[Lustre-devel] How store HSM metadata in MDT ?

Wed Jul 16 12:00:40 PDT 2008

This continues the Lustre design discussion for HSM.

On 7/16/08 4:26 AM, "Jacques-Charles Lafoucriere" <jc.lafoucriere at cea.fr>
wrote:

> Space Manager needs are:
> 1) generate a candidate list for copy out (pre-migration)
> 2) generate a candidate list for purge
> 
> For 1) the criteria is : not up to date in HSM and not recently modified
> For 2) the criteria is : up to date in HSM and not recently accessed
> 
> Needed changelogs events are "modifications" like :
> - file creation
> - mtime change
> - atime change

1) the files are in the log (and in ZFS the log can be reconstructed through
a fast search)

The issue here that makes me worried is the following.  Is the coordinator
managing "archiving" or is the space manager?

Whatever entity does it, it needs to WAIT until a file is quiescent for some
time.  ADM's event manager can do that, but how do we do it with HPSS?

Now interestingly the Size On MDS (SOM) project does almost precisely this,
it monitors a file going idle and transfers size from OSS's / clients to the
MDS inode.  So Lustre is pretty close, but this completes too quickly,
commonly archiving is postponed 20 minutes or so.

> 
> The things I do not like in events mode are:
> - if a file is created, filled and remove before copy-out (like a
> temporary file), we will have useless interaction with the spacemanger
> (and useless load)

A stat call to the file is quick and required anyway to eliminate race
conditions.

> - if for some issue, events are missed we will have HSM unknown files in
> Lustre. To resume this issue we can use a scan or find a way to warranty
> we will never missed an event.

Lustre logs and ZFS searches are guaranteed NOT to miss anything.  No finds
are necessary.

> This last point is a strong constraint because Lustre should be able to
> operate with a dead space manager.
> 
> I agree, I not fond of scanning, but  a low priority, background scan
> will solve these 2 issues.

We only need the scan for 2), and as indicated earlier it can be a rare
scan.

I will not accept scanning for 1).

> 
> For me the spacemanager and it's DB are common to all HSM and will have
> no HSM specific information.

And they will be a major bottleneck.   I definitely want to avoid a DB.

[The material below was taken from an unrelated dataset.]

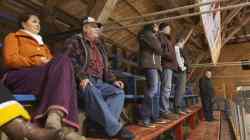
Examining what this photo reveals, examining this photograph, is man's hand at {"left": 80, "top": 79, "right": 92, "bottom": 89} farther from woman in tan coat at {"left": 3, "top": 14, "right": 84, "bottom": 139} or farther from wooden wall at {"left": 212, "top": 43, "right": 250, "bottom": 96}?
wooden wall at {"left": 212, "top": 43, "right": 250, "bottom": 96}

It is fair to state that all events belong with Lustre.  Lustre should
define adequate high performance features for distributed storage of events.

The logs or ZFS searches are a good example, similarly file sets, collecting
small files might be good examples.

A key consideration for the design is that by integrating it into Lustre we
control the performance of these event management systems much better than
through upcalls and databases.  Keep two systems in sync has proven to be
the problem when archiving small files (a ridiculously small number of small
files can be archived by current HSM's (100's) we need MILLIONS.  So our
architecture has to plan a major improvement here.  The database should go
away.

> HSM specific rules (like in which HSM internal storage class I will put
> a file) will be managed by HSM copy tool
> Do you agree ?

Yes. 

Peter
> 
> JC
> 
>